Accurate fog prediction models are crucial for ensuring safety and
reducing delays. Forecasting meteorological phenomena involves complex
five-dimensional data structures, including geographical coordinates,
atmospheric conditions, altitude layers, and time-series data. The
challenge is to effectively learn from this data to improve visibility
predictions.
Recent advancements in vision transformers have revolutionized deep
learning, particularly in image analysis, opening new avenues for
interpreting complex spatio-temporal data in atmospheric science. This
paper focuses on coastal fog forecasting with a 24-hour prediction
window. We introduce and compare innovative tokenization strategies for
vision transformer models aimed at enhancing the accuracy and
interpretability of fog predictions.
The study evaluates various sampling methods, comparing traditional 2D
approaches (Vanilla Vision Transformer and Unified Variable Transformer)
with more sophisticated 3D and 4D techniques (Spatio-Temporal
Transformer, Spatio-Variable Transformer, and Physics-Informed
Transformer). FogNet-v2.0, a PIT model, emerges as the front-runner,
outperforming other models and benchmarks, including the 3D CNN-based
FogNet. FogNet-v2.0 improves prediction accuracy across most metrics
except for the Critical Success Index (CSI).

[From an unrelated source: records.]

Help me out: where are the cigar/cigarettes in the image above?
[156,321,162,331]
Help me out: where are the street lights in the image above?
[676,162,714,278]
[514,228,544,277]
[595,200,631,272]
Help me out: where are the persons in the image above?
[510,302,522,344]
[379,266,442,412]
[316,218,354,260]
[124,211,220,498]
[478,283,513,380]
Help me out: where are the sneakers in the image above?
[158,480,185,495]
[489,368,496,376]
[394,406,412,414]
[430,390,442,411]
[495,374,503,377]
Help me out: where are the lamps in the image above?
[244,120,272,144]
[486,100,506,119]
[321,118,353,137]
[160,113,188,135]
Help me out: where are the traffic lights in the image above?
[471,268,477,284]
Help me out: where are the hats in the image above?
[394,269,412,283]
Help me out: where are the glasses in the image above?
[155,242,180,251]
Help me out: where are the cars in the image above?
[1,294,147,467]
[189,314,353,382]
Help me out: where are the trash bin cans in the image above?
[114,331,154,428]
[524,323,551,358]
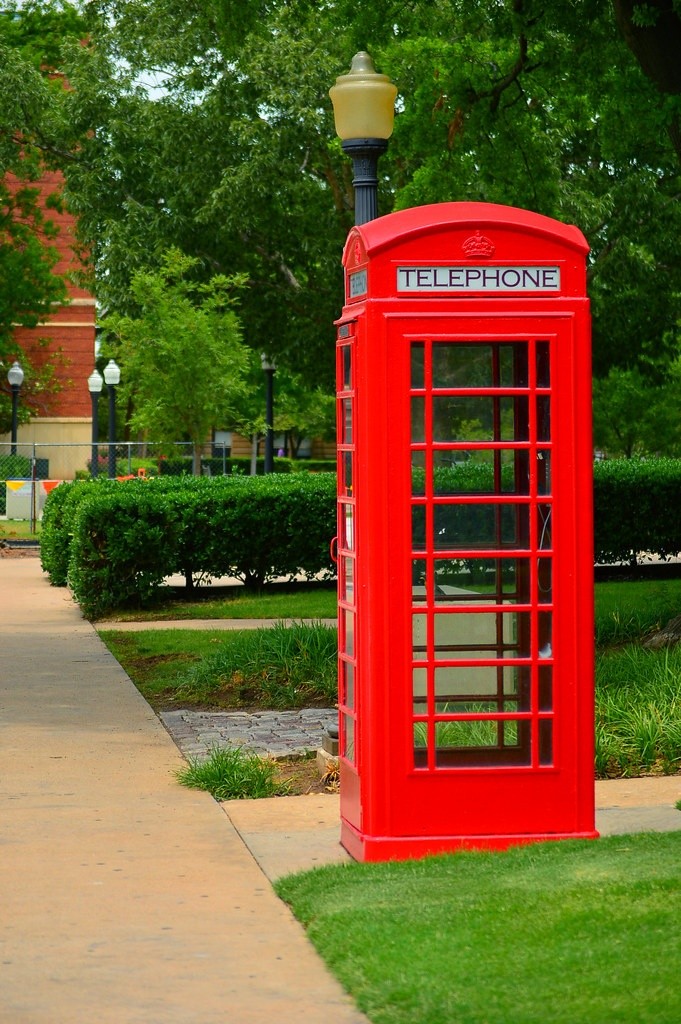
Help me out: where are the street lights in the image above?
[326,51,398,227]
[260,341,276,474]
[7,360,25,456]
[104,357,119,479]
[87,367,105,477]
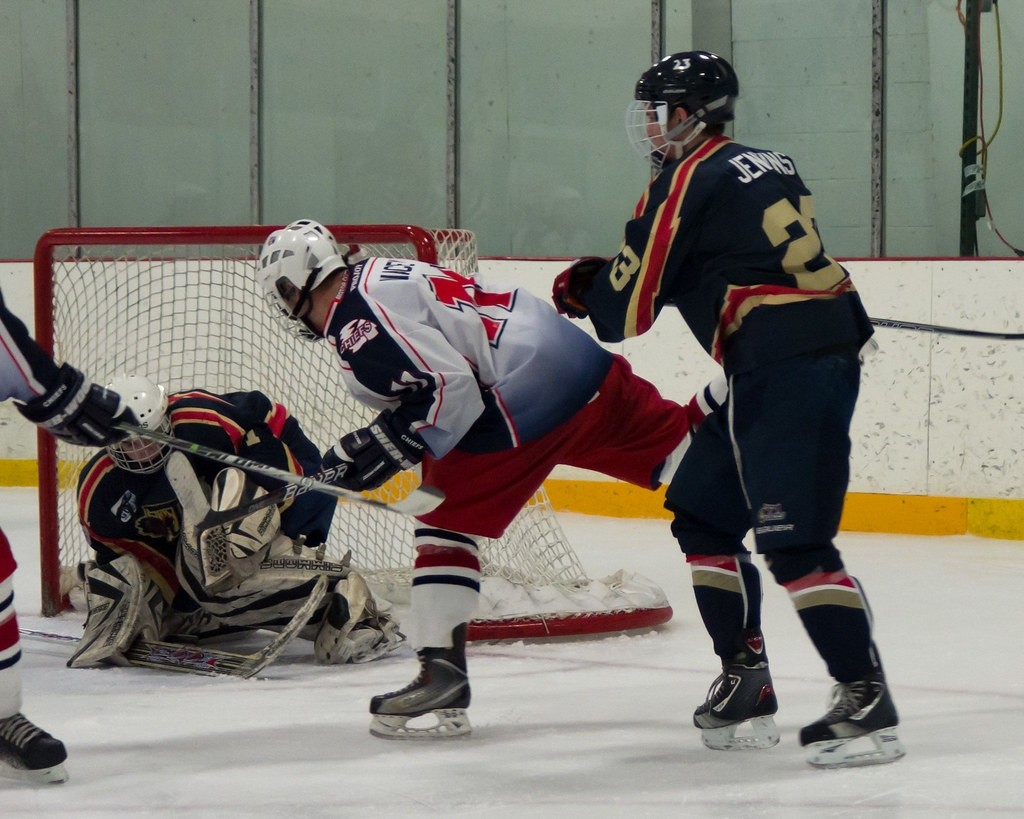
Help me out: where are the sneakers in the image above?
[0,714,70,781]
[313,573,405,671]
[797,674,905,766]
[695,661,783,751]
[368,621,473,740]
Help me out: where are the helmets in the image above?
[259,219,350,293]
[102,373,170,442]
[637,50,738,138]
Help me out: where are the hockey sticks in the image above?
[7,575,328,681]
[195,458,349,588]
[868,316,1024,342]
[109,420,447,516]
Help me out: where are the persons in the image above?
[262,222,730,739]
[80,376,394,657]
[551,54,906,768]
[0,290,136,785]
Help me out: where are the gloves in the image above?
[550,256,606,320]
[14,361,137,447]
[316,409,425,493]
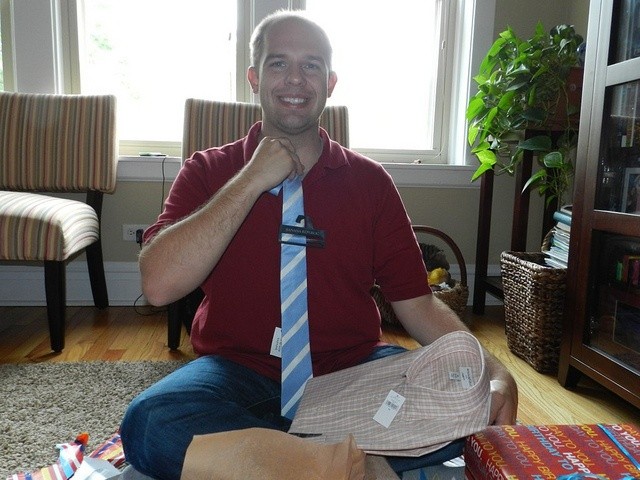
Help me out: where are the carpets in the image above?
[0,360,196,480]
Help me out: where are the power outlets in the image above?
[122,224,149,242]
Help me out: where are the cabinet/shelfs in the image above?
[559,1,639,408]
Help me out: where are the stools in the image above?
[463,423,640,480]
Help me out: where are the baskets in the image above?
[373,225,468,325]
[501,251,568,373]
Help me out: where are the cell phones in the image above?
[140,152,165,156]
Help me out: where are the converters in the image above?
[136,229,143,243]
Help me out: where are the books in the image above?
[542,206,571,270]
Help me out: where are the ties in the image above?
[270,178,314,420]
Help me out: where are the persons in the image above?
[118,8,519,480]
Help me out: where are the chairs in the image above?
[166,96,261,350]
[318,105,351,150]
[0,91,117,350]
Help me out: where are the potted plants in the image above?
[465,21,586,213]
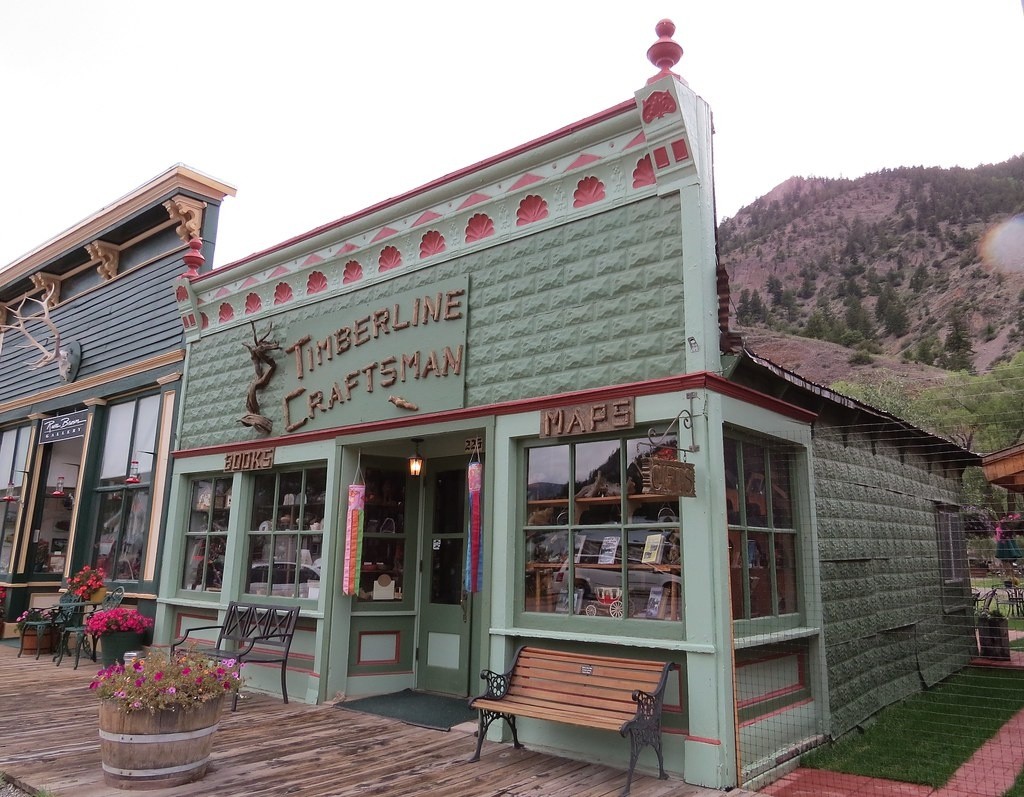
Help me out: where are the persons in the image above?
[106,499,146,558]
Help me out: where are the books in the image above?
[646,587,671,620]
[560,535,587,564]
[640,534,666,563]
[555,589,584,615]
[598,536,621,565]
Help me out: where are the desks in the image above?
[997,586,1024,619]
[51,601,102,663]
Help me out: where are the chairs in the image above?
[17,591,83,660]
[56,586,126,669]
[972,584,1024,618]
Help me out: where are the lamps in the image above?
[50,462,80,496]
[408,437,426,475]
[125,450,155,483]
[2,470,29,502]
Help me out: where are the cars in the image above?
[248,563,328,599]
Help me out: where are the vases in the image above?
[101,699,221,790]
[100,629,150,667]
[90,586,108,601]
[0,618,4,634]
[20,620,62,656]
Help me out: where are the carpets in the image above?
[332,688,478,733]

Key innovations of this research include correctly forecasting fog
events, improved skill scores, reduced miss cases, and the development
of an explainable, physics-informed vision transformer. This paper
highlights the integration of physical principles with machine learning
for precise, interpretable weather prediction models, showcasing the
efficacy of advanced tokenization and physics-informed methodologies in
addressing the complexities of atmospheric phenomena.